Transcribe each record below word for word.

★ ★ ★

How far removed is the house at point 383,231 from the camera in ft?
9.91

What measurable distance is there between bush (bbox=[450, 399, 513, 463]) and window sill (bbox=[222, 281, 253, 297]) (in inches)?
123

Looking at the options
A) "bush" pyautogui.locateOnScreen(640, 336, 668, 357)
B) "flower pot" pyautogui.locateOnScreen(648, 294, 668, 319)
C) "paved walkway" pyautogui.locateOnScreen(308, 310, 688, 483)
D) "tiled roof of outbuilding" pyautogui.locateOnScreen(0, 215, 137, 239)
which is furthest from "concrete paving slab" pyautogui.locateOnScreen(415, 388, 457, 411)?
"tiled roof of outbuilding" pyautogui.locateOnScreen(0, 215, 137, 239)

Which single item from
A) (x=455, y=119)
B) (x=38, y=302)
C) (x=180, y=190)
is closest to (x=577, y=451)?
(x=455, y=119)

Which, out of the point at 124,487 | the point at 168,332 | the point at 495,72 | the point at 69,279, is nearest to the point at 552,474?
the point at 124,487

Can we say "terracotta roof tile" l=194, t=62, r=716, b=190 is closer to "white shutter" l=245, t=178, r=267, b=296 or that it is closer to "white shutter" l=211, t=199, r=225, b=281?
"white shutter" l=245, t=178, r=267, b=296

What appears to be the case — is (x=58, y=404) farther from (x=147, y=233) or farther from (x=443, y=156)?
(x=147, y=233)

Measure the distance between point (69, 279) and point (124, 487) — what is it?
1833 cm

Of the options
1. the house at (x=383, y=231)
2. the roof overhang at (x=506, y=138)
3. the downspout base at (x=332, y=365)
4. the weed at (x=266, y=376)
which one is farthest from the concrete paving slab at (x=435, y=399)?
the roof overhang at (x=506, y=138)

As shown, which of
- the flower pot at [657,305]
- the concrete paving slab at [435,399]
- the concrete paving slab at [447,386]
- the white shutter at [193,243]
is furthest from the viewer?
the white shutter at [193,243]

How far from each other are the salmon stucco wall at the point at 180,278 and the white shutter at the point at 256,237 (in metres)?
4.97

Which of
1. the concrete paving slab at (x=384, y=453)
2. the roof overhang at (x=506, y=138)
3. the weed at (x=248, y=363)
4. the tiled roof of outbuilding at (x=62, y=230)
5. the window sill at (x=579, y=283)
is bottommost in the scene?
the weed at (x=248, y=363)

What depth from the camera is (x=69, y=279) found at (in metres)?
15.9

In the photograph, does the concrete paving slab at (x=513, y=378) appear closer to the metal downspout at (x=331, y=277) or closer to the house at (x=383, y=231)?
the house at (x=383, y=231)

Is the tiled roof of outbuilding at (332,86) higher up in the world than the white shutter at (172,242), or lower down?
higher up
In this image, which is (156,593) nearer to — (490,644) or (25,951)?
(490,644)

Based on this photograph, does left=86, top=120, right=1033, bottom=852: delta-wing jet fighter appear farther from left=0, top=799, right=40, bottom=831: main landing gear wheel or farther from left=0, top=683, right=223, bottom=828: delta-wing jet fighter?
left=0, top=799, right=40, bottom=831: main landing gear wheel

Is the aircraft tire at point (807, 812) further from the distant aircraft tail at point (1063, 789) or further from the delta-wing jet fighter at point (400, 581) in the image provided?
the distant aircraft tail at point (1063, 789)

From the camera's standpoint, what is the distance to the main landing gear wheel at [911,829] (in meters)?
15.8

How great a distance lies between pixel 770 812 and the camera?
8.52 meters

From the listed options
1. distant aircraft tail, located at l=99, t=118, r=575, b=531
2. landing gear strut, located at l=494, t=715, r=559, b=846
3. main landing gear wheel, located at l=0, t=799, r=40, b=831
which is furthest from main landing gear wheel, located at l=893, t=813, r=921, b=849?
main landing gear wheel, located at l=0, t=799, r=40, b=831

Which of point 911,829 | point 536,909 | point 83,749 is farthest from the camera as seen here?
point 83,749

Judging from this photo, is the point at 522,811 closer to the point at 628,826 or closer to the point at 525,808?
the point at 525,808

★ ★ ★

Result of this exercise
How far removed is the house at point 383,231 from the camera in ft?
9.91

What measurable distance is there between bush (bbox=[450, 399, 513, 463]) and window sill (bbox=[222, 281, 253, 297]) (in inches)?
123

Looking at the options
A) "bush" pyautogui.locateOnScreen(640, 336, 668, 357)
B) "flower pot" pyautogui.locateOnScreen(648, 294, 668, 319)
C) "paved walkway" pyautogui.locateOnScreen(308, 310, 688, 483)
D) "tiled roof of outbuilding" pyautogui.locateOnScreen(0, 215, 137, 239)
which is furthest from "concrete paving slab" pyautogui.locateOnScreen(415, 388, 457, 411)?
"tiled roof of outbuilding" pyautogui.locateOnScreen(0, 215, 137, 239)

Which single item from
A) (x=455, y=119)
B) (x=38, y=302)
C) (x=180, y=190)
is closest to (x=577, y=451)?
(x=455, y=119)

Which, out of the point at 124,487 | the point at 168,332 | the point at 495,72 | the point at 69,279, is nearest to the point at 552,474?
the point at 124,487

Can we say "terracotta roof tile" l=194, t=62, r=716, b=190 is closer to "white shutter" l=245, t=178, r=267, b=296 or that it is closer to "white shutter" l=211, t=199, r=225, b=281?
"white shutter" l=245, t=178, r=267, b=296

What appears to be the case — is (x=58, y=404) farther from (x=147, y=233) or farther from (x=443, y=156)?
(x=147, y=233)

Measure the distance between point (69, 279) and point (124, 487) — what is it?
1833 cm

Of the options
1. the house at (x=383, y=231)
2. the roof overhang at (x=506, y=138)
3. the downspout base at (x=332, y=365)
4. the weed at (x=266, y=376)
which one is farthest from the concrete paving slab at (x=435, y=399)?
the roof overhang at (x=506, y=138)

As shown, which of
- the flower pot at [657,305]
- the concrete paving slab at [435,399]
- the concrete paving slab at [447,386]
- the white shutter at [193,243]
is furthest from the viewer?
the white shutter at [193,243]

How far from each other are the salmon stucco wall at the point at 180,278 and the white shutter at the point at 256,237 (in metres)?
4.97

Which of
1. the concrete paving slab at (x=384, y=453)
2. the roof overhang at (x=506, y=138)
3. the weed at (x=248, y=363)
4. the tiled roof of outbuilding at (x=62, y=230)
5. the window sill at (x=579, y=283)
is bottommost in the scene?
the weed at (x=248, y=363)

What depth from the camera is (x=69, y=279) found at (in metres)?
15.9

In the photograph, does the concrete paving slab at (x=513, y=378) appear closer to the metal downspout at (x=331, y=277) or closer to the house at (x=383, y=231)?
the house at (x=383, y=231)

Is the tiled roof of outbuilding at (332,86) higher up in the world than the white shutter at (172,242), or lower down?
higher up
In this image, which is (156,593) nearer to — (490,644) or (25,951)?
(490,644)

Based on this photograph, does left=86, top=120, right=1033, bottom=852: delta-wing jet fighter appear farther from left=0, top=799, right=40, bottom=831: main landing gear wheel or farther from left=0, top=683, right=223, bottom=828: delta-wing jet fighter?
left=0, top=799, right=40, bottom=831: main landing gear wheel

Is the aircraft tire at point (807, 812) further from the distant aircraft tail at point (1063, 789) or further from the delta-wing jet fighter at point (400, 581) in the image provided?
the distant aircraft tail at point (1063, 789)

From the camera's standpoint, what is the distance to the main landing gear wheel at [911,829] (in meters)?
15.8

How great a distance lies between pixel 770 812 and the camera?
8.52 meters

From the listed options
1. distant aircraft tail, located at l=99, t=118, r=575, b=531
2. landing gear strut, located at l=494, t=715, r=559, b=846
3. main landing gear wheel, located at l=0, t=799, r=40, b=831
which is furthest from main landing gear wheel, located at l=893, t=813, r=921, b=849?
main landing gear wheel, located at l=0, t=799, r=40, b=831

Which of point 911,829 | point 536,909 | point 83,749 is farthest from the camera as seen here?
point 83,749

Judging from this photo, is the point at 522,811 closer to the point at 628,826 or closer to the point at 525,808?
the point at 525,808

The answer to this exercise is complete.